The 2009 prize winners are Kary Wayson, a Seattle poet, for "Lives of the Artists," and Elizabeth Oness of Houston, Minnesota, for her story "Protect and Serve." James Tate was the poetry judge, and Ann Patchett selected the winning story. The names of the 2010 judges will be revealed when the winners are announced in the spring. Writers such as Billy Collins, Dean Young, Mary Ruefle, Charles Baxter, and Dan Chaon have served as judges during the awards' nine-year history.

ZZ Packer and Rebecca Solnit Among NEA Fellows in Prose

The National Endowment for the Arts (NEA) has announced the recipients of its annual fellowships in creative writing, given this year to prose writers. Forty-two writers, representing seventeen states and Washington, D.C., each received a twenty-five thousand dollar grant.

The fellows in fiction are:
Salar Abdoh, Lina Meruane, Matthew Sharpe, and Teddy Wayne, all of New York City
Jasmine Beach-Ferrara of Boston
Sean Brendan-Brown of Olympia, Washington
Serena Crawford and Ismet Prcic, both of Portland, Oregon
Michael Czyzniejewski of Bowling Green, Ohio
Barry Gifford and Michael David Lukas, both of Berkeley, California
Frances Hwang of South Bend, Indiana
Ben Jahn of Albany, California
Adam Johnson and Suzanne Rivecca, both of San Francisco
Sheri Joseph of Atlanta
Roy Kesey of Ukiah, California
Dylan Landis of Washington, D.C.
Margaret McMullan of Evansville, Illinois
Alison Moore of Driftwood, Texas
ZZ Packer of Austin, Texas
Rae Paris of Tempe, Arizona
Aimee Phan of Oakland;
Lewis Robinson of Portland, Maine
Robert Rosenberg of Lewisburg, Pennsylvania
Anne Sanow of Provincetown, Massachusetts
Gregory Blake Smith of Northfield, Minnesota
Leah Stewart of Cincinnati
Melanie Sumner of Rome, Georgia
Padma Viswanathan of Fayetteville, Arizona
Matthew Vollmer of Blacksburg, Virginia
Vinnie Wilhelm of Guilford, Connecticut
Simone Zelitch of Philadelphia

The fellows in creative nonfiction are:
Matthew Batt of Saint Paul
Douglas Bauer of Boston
Donovan Hohn of New York City
Daniel Raeburn of Chicago
Paul Reyes of Little Rock, Arkansas
Rebecca Solnit of San Francisco
Christina Thompson of Lincoln, Massachusetts
Joan Wickersham of Cambridge, Massachusetts
Frank B. Wilderson III of Irvine, California

The NEA received nearly one thousand eligible applications, 24 percent of which were in creative nonfiction and 76 percent in fiction. The ratio of awards given in each genre closely reflects the makeup of the application pool, with 21 percent of fellowships granted to creative nonfiction writers, and 79 percent to fiction writers.

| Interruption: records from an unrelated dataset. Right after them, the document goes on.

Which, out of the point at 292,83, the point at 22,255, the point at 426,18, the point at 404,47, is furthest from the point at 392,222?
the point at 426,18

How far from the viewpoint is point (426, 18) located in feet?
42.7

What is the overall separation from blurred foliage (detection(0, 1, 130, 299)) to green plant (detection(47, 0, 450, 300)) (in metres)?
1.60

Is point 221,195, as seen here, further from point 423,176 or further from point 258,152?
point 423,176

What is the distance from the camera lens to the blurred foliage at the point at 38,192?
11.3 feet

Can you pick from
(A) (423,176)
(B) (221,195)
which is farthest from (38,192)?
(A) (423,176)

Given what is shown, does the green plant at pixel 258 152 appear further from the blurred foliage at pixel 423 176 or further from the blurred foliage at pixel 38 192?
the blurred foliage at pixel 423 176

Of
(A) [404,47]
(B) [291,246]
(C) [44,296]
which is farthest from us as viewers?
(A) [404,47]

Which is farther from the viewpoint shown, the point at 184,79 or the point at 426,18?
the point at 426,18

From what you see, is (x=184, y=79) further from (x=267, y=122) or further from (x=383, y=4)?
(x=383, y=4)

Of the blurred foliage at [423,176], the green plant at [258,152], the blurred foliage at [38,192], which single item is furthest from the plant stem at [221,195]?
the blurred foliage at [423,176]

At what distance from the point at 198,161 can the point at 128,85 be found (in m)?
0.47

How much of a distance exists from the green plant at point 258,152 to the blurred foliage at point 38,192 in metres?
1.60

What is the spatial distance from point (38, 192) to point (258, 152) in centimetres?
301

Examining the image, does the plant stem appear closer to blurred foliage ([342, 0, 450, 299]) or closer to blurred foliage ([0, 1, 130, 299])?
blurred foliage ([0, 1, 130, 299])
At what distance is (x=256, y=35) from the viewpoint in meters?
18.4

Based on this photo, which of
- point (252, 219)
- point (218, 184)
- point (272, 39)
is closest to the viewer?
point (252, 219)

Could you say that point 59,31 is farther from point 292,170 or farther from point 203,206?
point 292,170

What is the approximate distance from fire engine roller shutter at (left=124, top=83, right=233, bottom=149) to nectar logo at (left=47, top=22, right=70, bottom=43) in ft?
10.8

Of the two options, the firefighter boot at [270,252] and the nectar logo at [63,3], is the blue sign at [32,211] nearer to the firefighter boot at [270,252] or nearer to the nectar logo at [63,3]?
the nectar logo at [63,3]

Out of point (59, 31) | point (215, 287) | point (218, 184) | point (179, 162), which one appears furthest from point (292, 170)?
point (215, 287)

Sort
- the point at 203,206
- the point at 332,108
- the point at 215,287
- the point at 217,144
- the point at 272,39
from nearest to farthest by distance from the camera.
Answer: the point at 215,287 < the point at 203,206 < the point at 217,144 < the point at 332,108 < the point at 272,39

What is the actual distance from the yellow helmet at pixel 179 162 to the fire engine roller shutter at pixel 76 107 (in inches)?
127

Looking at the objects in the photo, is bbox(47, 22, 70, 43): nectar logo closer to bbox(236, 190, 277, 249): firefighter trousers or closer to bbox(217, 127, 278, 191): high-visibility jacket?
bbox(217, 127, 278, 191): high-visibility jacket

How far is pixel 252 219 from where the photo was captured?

This year's judging panel, which reviewed an estimated twenty-five thousand manuscript pages, included Michael Chabon, Bobbie Ann Mason, Kelly Link, William Henry Lewis, and Francisco Goldman.

The NEA's creative writing fellowships are given in alternating years to prose writers and poets. The next deadline, for poets, is March 4, 2010.

In the video below, creative nonfiction fellow Joan Wickersham reads from her 2008 book The Suicide Index (Houghton Mifflin Harcourt), a finalist for the National Book Award.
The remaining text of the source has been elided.